## Input
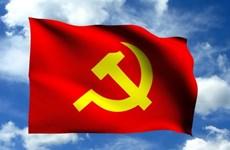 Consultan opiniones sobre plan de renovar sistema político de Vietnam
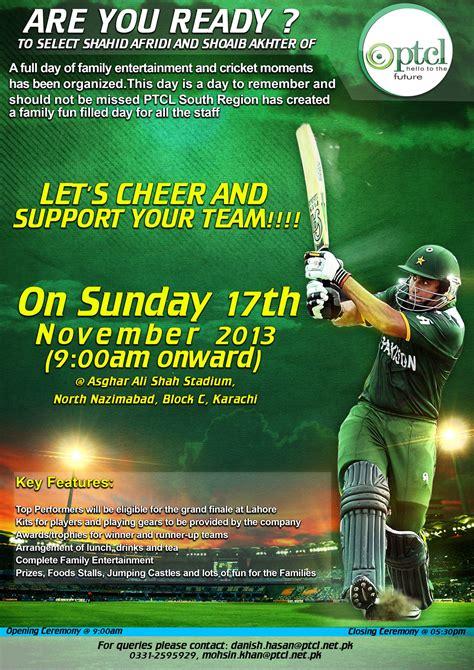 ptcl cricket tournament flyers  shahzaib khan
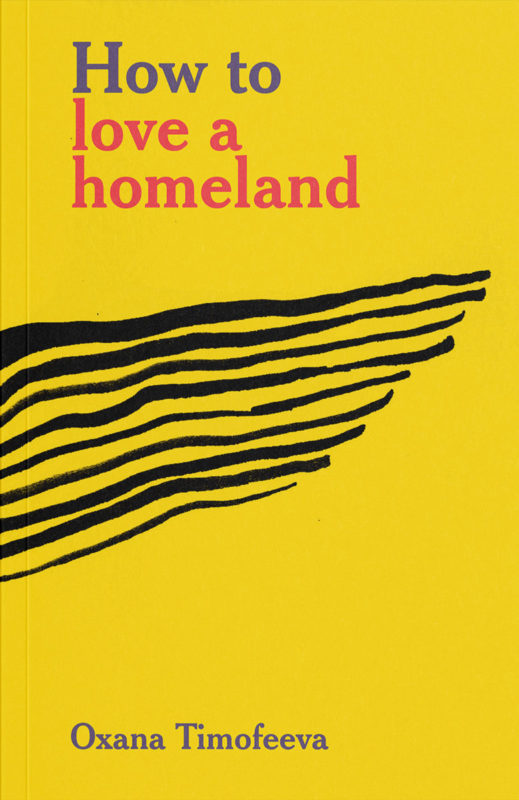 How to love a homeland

==

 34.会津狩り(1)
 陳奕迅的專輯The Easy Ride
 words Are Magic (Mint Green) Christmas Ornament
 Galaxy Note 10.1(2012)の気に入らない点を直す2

==

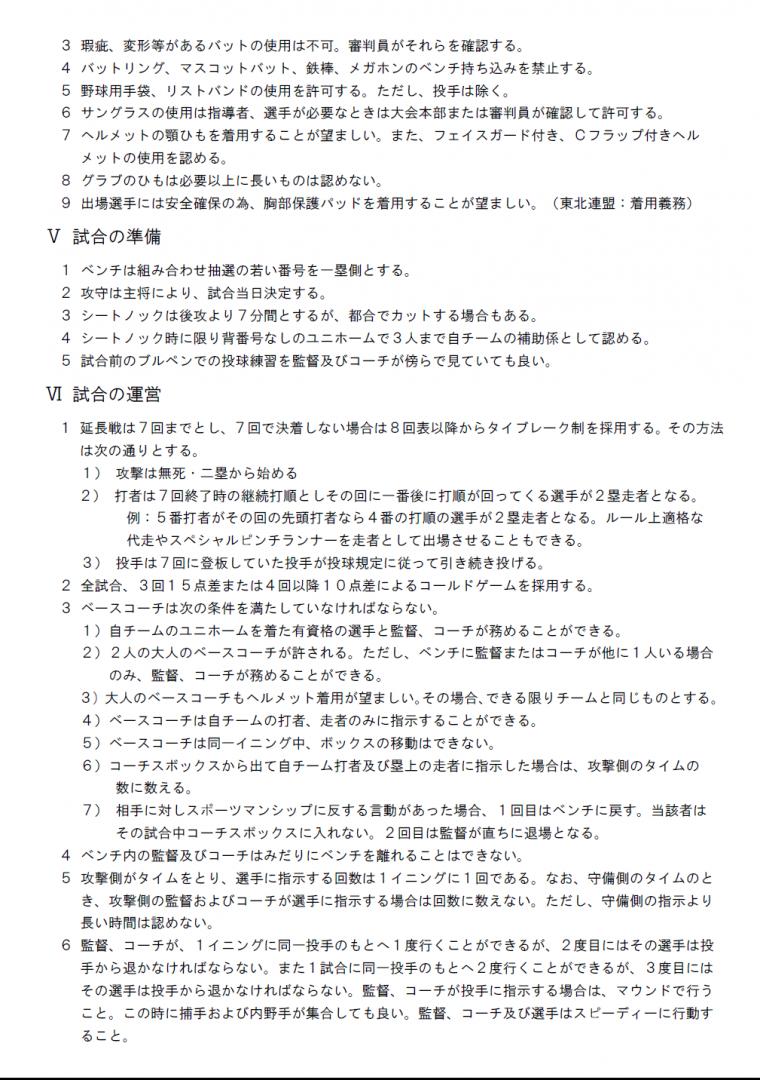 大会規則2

## What needs to be done
Please set down, exactly and with no pictures, the lines in the entries above starting at the one holding "ptcl cricket tournament" and ending at the one holding "How to love a homeland", ends included.

## Response area
 ptcl cricket tournament flyers  shahzaib khan
 How to love a homeland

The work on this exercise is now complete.